Automatic index creation is controlled by the action.auto_create_index setting. If it is true, any index can be created automatically. You can modify this setting to explicitly allow or block automatic creation of indices that match specified patterns or set it to false to turn off automatic index creation entirely. Specify a comma-separated list of patterns you want to allow or prefix each pattern with + or - to indicate whether it should be allowed or blocked. When a list is specified, the default behaviour is to disallow.

NOTE: The action.auto_create_index setting affects the automatic creation of indices only. It does not affect the creation of data streams.

Routing

By default, shard placement — or routing — is controlled by using a hash of the document's ID value. For more explicit control, the value fed into the hash function used by the router can be directly specified on a per-operation basis using the routing parameter.

When setting up explicit mapping, you can also use the _routing field to direct the index operation to extract the routing value from the document itself. This does come at the (very minimal) cost of an additional document parsing pass. If the _routing mapping is defined and set to be required, the index operation will fail if no routing value is provided or extracted.

NOTE: Data streams do not support custom routing unless they were created with the allow_custom_routing setting enabled in the template.

Distributed

The index operation is directed to the primary shard based on its route and performed on the actual node containing this shard. After the primary shard completes the operation, if needed, the update is distributed to applicable replicas.

Active shards

To improve the resiliency of writes to the system, indexing operations can be configured to wait for a certain number of active shard copies before proceeding with the operation. If the requisite number of active shard copies are not available, then the write operation must wait and retry, until either the requisite shard copies have started or a timeout occurs. By default, write operations only wait for the primary shards to be active before proceeding (that is to say wait_for_active_shards is 1). This default can be overridden in the index settings dynamically by setting index.write.wait_for_active_shards. To alter this behavior per operation, use the wait_for_active_shards request parameter.
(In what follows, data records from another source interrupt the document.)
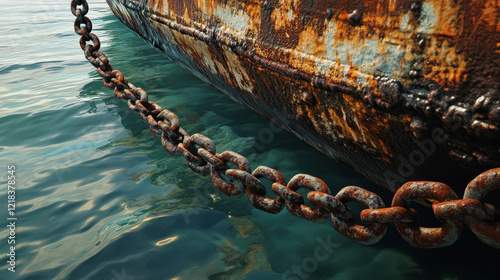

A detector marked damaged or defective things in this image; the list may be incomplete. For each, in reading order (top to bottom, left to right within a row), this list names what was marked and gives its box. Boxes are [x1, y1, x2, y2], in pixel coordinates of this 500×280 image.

large rusted chain link [71, 0, 500, 249]
rusty anchor chain [71, 0, 500, 249]
rusted ship hull [103, 0, 498, 191]
peeling paint on hull [103, 0, 498, 192]
corroded metal surface [105, 0, 500, 191]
Valid values are all or any positive integer up to the total number of configured copies per shard in the index (which is number_of_replicas+1). Specifying a negative value or a number greater than the number of shard copies will throw an error.

For example, suppose you have a cluster of three nodes, A, B, and C and you create an index index with the number of replicas set to 3 (resulting in 4 shard copies, one more copy than there are nodes). If you attempt an indexing operation, by default the operation will only ensure the primary copy of each shard is available before proceeding. This means that even if B and C went down and A hosted the primary shard copies, the indexing operation would still proceed with only one copy of the data. If wait_for_active_shards is set on the request to 3 (and all three nodes are up), the indexing operation will require 3 active shard copies before proceeding. This requirement should be met because there are 3 active nodes in the cluster, each one holding a copy of the shard. However, if you set wait_for_active_shards to all (or to 4, which is the same in this situation), the indexing operation will not proceed as you do not have all 4 copies of each shard active in the index. The operation will timeout unless a new node is brought up in the cluster to host the fourth copy of the shard.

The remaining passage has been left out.